-- Record set follows --
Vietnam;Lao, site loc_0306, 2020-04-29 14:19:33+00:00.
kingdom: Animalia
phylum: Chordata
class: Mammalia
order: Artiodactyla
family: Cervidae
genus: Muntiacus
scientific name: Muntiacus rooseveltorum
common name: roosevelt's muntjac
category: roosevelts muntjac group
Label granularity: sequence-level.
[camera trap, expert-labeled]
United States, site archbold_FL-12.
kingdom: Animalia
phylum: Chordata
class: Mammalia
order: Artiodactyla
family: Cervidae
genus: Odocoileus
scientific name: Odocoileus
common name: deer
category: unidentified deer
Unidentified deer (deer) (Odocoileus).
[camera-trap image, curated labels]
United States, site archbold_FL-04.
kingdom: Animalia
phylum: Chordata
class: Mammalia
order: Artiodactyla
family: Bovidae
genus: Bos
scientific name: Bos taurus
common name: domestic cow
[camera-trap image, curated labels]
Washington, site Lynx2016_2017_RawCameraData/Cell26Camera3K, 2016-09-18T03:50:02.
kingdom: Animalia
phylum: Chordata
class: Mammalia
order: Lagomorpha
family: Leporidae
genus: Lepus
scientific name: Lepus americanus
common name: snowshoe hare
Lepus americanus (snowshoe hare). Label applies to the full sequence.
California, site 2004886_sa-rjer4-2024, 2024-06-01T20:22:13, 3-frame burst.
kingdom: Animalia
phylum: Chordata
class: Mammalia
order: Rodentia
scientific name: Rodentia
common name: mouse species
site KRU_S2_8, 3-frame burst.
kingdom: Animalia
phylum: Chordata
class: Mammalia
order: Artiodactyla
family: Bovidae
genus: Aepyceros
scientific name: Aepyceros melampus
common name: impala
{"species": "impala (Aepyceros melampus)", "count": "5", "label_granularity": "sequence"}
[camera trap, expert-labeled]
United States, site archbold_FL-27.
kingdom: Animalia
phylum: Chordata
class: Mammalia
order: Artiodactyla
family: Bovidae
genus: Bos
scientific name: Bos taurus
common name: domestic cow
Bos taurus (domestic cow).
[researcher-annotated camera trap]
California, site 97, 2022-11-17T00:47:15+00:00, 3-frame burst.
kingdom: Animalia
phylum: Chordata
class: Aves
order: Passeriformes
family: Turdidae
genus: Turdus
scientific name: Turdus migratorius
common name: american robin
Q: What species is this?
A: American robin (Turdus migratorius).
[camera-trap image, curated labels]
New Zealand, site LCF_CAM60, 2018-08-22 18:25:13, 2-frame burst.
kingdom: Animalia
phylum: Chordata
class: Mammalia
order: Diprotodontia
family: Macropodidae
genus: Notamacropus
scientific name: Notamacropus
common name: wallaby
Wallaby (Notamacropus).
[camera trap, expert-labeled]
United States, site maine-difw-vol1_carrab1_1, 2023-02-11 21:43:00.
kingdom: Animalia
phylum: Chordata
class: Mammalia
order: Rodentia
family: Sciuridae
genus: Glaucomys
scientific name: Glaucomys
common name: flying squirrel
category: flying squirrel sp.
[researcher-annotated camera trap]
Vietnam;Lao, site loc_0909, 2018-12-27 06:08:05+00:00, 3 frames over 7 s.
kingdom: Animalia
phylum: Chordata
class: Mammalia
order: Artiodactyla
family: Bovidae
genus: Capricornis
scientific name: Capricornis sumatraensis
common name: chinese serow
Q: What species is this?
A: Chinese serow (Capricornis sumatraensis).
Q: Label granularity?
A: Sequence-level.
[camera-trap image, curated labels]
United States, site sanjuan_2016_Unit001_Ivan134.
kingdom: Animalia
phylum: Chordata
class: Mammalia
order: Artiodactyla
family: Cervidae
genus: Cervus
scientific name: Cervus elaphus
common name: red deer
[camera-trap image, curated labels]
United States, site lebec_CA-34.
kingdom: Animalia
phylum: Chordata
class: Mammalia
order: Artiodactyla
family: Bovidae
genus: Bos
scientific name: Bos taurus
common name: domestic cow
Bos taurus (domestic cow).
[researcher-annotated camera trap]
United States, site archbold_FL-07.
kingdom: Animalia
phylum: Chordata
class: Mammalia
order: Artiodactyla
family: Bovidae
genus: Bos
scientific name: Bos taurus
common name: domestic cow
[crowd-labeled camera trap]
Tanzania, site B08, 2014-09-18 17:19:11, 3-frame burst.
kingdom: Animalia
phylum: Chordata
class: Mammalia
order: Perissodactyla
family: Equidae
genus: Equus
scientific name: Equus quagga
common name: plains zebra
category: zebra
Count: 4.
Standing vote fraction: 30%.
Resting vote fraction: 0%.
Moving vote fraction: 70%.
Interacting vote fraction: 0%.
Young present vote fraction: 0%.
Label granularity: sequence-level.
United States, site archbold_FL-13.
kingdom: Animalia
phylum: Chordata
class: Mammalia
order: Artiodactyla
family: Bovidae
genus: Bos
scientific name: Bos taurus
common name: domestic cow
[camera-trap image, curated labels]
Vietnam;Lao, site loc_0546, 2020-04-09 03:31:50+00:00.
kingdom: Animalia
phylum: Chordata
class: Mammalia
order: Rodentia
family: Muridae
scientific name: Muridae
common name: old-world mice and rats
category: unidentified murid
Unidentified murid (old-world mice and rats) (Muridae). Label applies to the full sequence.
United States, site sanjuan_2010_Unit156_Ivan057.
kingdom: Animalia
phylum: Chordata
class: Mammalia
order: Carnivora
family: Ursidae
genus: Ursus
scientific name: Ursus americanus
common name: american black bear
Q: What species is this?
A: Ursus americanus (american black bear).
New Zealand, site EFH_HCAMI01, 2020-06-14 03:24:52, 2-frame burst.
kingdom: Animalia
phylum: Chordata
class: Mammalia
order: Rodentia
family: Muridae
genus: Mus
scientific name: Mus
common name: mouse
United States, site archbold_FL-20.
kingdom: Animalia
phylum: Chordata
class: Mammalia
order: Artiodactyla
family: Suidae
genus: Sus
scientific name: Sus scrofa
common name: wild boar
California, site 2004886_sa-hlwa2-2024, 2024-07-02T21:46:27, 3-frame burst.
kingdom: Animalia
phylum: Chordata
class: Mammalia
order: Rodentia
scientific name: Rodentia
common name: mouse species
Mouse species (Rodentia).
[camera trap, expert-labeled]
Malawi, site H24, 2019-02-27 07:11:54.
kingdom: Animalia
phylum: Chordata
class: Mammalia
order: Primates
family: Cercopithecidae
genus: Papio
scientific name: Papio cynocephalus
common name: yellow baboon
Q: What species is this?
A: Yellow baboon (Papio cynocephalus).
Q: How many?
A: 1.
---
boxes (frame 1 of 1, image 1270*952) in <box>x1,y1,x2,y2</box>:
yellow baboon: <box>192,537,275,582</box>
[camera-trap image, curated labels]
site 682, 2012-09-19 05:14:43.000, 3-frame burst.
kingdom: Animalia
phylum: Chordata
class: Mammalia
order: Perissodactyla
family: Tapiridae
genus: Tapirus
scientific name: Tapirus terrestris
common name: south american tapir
-- Record set concluded --
Exercise objective: Please show, exactly as written, every line above that contains the word "States".

Response to the task:
United States, site archbold_FL-12.
United States, site archbold_FL-04.
United States, site archbold_FL-27.
United States, site maine-difw-vol1_carrab1_1, 2023-02-11 21:43:00.
United States, site sanjuan_2016_Unit001_Ivan134.
United States, site lebec_CA-34.
United States, site archbold_FL-07.
United States, site archbold_FL-13.
United States, site sanjuan_2010_Unit156_Ivan057.
United States, site archbold_FL-20.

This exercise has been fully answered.